Records excerpted from a collection:

*** Block opens ***

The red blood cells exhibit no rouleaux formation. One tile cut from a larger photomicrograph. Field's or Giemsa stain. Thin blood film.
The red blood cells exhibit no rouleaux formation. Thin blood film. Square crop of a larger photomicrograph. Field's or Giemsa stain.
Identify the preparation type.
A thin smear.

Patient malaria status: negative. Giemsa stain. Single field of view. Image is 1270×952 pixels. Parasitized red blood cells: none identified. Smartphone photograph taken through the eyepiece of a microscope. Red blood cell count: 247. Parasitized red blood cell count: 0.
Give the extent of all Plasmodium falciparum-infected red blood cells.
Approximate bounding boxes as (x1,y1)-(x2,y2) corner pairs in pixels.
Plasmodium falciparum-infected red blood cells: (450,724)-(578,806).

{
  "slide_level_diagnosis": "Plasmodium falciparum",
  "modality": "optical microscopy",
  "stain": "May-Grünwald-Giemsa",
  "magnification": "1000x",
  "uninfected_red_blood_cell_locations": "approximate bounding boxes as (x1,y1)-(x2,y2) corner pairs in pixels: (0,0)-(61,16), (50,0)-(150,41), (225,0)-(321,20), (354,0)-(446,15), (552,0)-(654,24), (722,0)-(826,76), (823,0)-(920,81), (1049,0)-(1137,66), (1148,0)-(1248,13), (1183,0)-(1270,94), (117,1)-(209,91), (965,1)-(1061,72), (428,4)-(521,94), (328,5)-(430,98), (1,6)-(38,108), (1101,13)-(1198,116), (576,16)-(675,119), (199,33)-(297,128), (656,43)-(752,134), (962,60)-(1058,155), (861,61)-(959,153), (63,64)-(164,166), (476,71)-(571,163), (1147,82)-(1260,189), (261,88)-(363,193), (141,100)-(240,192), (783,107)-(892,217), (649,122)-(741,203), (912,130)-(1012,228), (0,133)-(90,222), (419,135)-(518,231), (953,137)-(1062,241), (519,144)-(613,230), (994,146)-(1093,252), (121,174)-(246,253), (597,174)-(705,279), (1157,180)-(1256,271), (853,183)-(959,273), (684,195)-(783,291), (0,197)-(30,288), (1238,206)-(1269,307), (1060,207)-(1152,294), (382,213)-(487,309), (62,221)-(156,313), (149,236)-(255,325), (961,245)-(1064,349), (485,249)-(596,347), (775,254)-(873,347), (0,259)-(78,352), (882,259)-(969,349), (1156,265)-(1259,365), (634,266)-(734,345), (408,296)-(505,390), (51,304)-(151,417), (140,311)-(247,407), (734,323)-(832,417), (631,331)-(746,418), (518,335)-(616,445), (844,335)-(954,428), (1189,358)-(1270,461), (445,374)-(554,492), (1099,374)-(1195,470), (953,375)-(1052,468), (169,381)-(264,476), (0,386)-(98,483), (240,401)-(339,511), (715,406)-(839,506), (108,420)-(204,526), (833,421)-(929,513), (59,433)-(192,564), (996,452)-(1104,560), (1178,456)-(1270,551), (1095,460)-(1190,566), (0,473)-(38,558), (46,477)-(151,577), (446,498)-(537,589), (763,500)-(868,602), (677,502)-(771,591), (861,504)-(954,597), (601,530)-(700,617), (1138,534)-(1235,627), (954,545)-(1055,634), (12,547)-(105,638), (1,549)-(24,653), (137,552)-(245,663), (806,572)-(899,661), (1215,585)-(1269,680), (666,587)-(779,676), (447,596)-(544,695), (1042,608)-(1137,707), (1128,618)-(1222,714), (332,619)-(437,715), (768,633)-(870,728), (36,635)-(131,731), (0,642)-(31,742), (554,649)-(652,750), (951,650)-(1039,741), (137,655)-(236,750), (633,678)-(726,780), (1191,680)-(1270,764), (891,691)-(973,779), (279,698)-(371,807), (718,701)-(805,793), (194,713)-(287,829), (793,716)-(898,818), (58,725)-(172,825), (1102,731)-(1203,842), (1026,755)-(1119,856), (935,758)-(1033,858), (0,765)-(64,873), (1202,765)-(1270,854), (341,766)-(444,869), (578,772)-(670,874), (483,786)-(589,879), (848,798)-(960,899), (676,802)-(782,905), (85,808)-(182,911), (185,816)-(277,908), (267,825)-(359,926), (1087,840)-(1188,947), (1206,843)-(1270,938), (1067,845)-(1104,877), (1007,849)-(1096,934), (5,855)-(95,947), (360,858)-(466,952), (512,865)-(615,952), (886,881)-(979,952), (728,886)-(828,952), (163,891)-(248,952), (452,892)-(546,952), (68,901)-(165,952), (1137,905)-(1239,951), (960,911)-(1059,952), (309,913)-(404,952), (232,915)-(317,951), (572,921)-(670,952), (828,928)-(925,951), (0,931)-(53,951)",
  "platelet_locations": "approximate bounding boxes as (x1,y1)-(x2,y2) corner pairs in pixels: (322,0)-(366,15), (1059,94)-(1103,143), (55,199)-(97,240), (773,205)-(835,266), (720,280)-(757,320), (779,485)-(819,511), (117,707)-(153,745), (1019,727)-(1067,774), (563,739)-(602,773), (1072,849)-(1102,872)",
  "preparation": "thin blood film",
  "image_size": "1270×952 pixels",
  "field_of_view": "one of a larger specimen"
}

*** Block closes ***

WHAT TO PRODUCE -
For the word "falciparum", return every line of the records that holds it.

PROBLEM SOLUTION -
Give the extent of all Plasmodium falciparum-infected red blood cells.
Plasmodium falciparum-infected red blood cells: (450,724)-(578,806).
  "slide_level_diagnosis": "Plasmodium falciparum",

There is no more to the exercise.